The Health Care Leader's Role in Safety

November-December 2019


Join me in a thought experiment: You are a railroad track operator with the job of pulling a manual lever to switch a train from one track to the other. A train is barreling toward disaster, but you can pull a switch to move it to a safer track. You aren't properly trained, and so you fail to do so. A number of people die as a result. It is easy to see in this straightforward example that the operator is at least partly at fault for the harm that results. In health care, when we fail to establish systems that protect our patients, it is less evident, but just as impactful.

The safety and quality of care is heavily influenced by the organization's leadership, what we focus on and how we develop systems that help people make the best choices. The knowledge leaders need to attain high reliability in health care is not uniformly understood, not something I was taught, nor have I witnessed at any other facility. Information and education from other industries are available for us to learn from, however we must adapt what we learn to fit our industry.

My journey toward high reliability has been circuitous. My aim has been constant, but the path of my education from mentor to mentor has been a winding road. As a consequence, there are times that I wonder what new management concept or standard might move health care system teams toward zero harm more quickly. I know from experience that if I had known years ago what I do now, lives could have been saved and suffering avoided. Technically, the education on high reliability may always have been available to me, but it certainly wasn't easily found or adapted.

I have been a C-suite executive of a hospital or health system for over 30 years. I have been hardworking and conscientious, focused on caring for our vulnerable populations, improving quality and providing value, always with an understanding of the privilege we have to serve the sick. But if I am brutally honest with myself, I have been among the leadership of an industry that has been aware of significant safety problems since at least 1999 when the Institute of Medicine published To Err Is Human: Building a Safer Health System.1

When I first read that 44,000 to 98,000 people died unnecessarily on an annual basis in U. S. hospitals, I was shocked, certain there must be problems in the study, and that it couldn't possibly reflect problems in our hospital. I quickly purchased the book and read it cover to cover, trying to understand the research and recommendations. I became convinced that we had to do something, but I didn't fully understand the recommendations and found few local peers who had better answers for what to do, or who had even read the study. A year later, I spoke to 100 young executives about quality improvement and asked how many of them had read To Err Is Human. Only one person raised a hand. That was the first of many times I have discussed quality or safety with health care leaders and boards across the country and realized that they lacked up-to-date knowledge about the importance of our role in ensuring the safe and high-quality treatment of patients under our care.

Looking back, I only thought I understood my role. That's because I thought we were focused on quality and safety and that we held people accountable for it. I knew from data that our quality measures were better than average. I believed I was that trained railroad worker who daily pulled the lever to avert an unintended consequence. I prided myself on the quality improvement that our teams had accomplished.

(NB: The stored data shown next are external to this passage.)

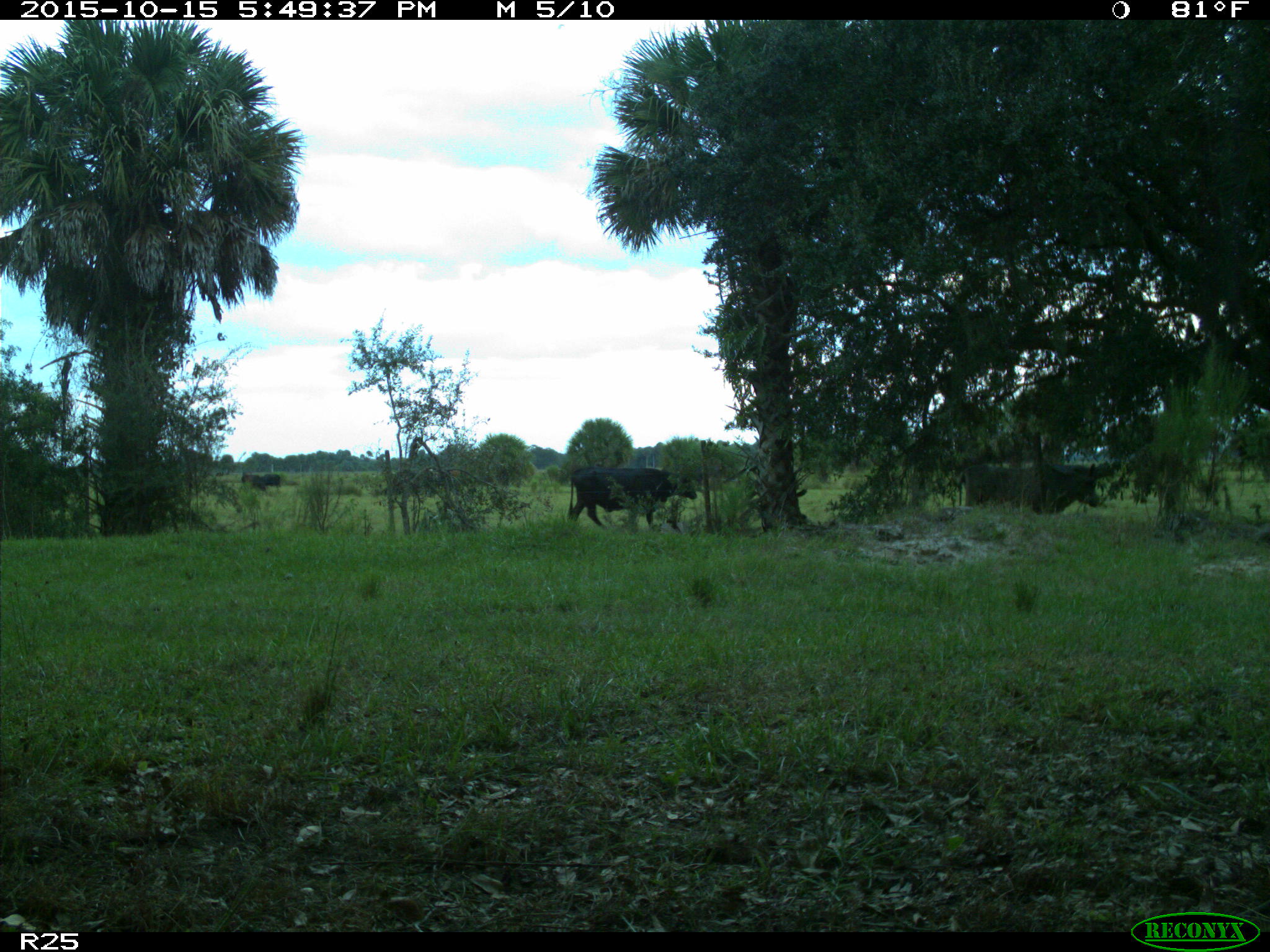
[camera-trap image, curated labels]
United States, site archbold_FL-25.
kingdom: Animalia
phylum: Chordata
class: Mammalia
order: Artiodactyla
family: Bovidae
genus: Bos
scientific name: Bos taurus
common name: domestic cow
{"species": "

When I had the opportunity to join and lead Massachusetts-based Signature Healthcare, I took to heart the philosophy of Lean, a well-known management approach, and began a comprehensive transformation of our strategic planning, daily operating systems, communication, process improvement, inventory management and human resource systems. In many organizations, Lean management is implemented as a process improvement technique or set of tools, and few consultants would recommend a system-wide blitz-implementation of Lean to this degree. However, I was eager to take what I was learning and apply it across the entire organization. So, we started shift-related daily huddles, transparent public posting of our departmental goals, performance metrics, workplace standardization, a standard problem-solving method to determine the root cause and counter measures, a suggestion system, and a monthly meeting process. We standardized a significant portion of all leaders' work to include engaging their team in daily improvements to our processes and outcomes by using Lean concepts and tools. I mandated that all leaders learn and adopt a new way to manage, turning their personal management systems upside down. They focused on observing employees and the processes they used in accomplishing work. They took note of variation and waste, then coached staff to improve the staff's own work rather than making changes from top down.

Relearning how to lead after 30 years of success was difficult for me and all of our team. Many of my closest allies continued to ask during those implementation years why we were changing everything we did, as the systemic change was hard on the organization. I responded that as long as any of our patients received less than perfect care, we had a moral obligation to change how we managed, making it easier for our staff to reach zero harm.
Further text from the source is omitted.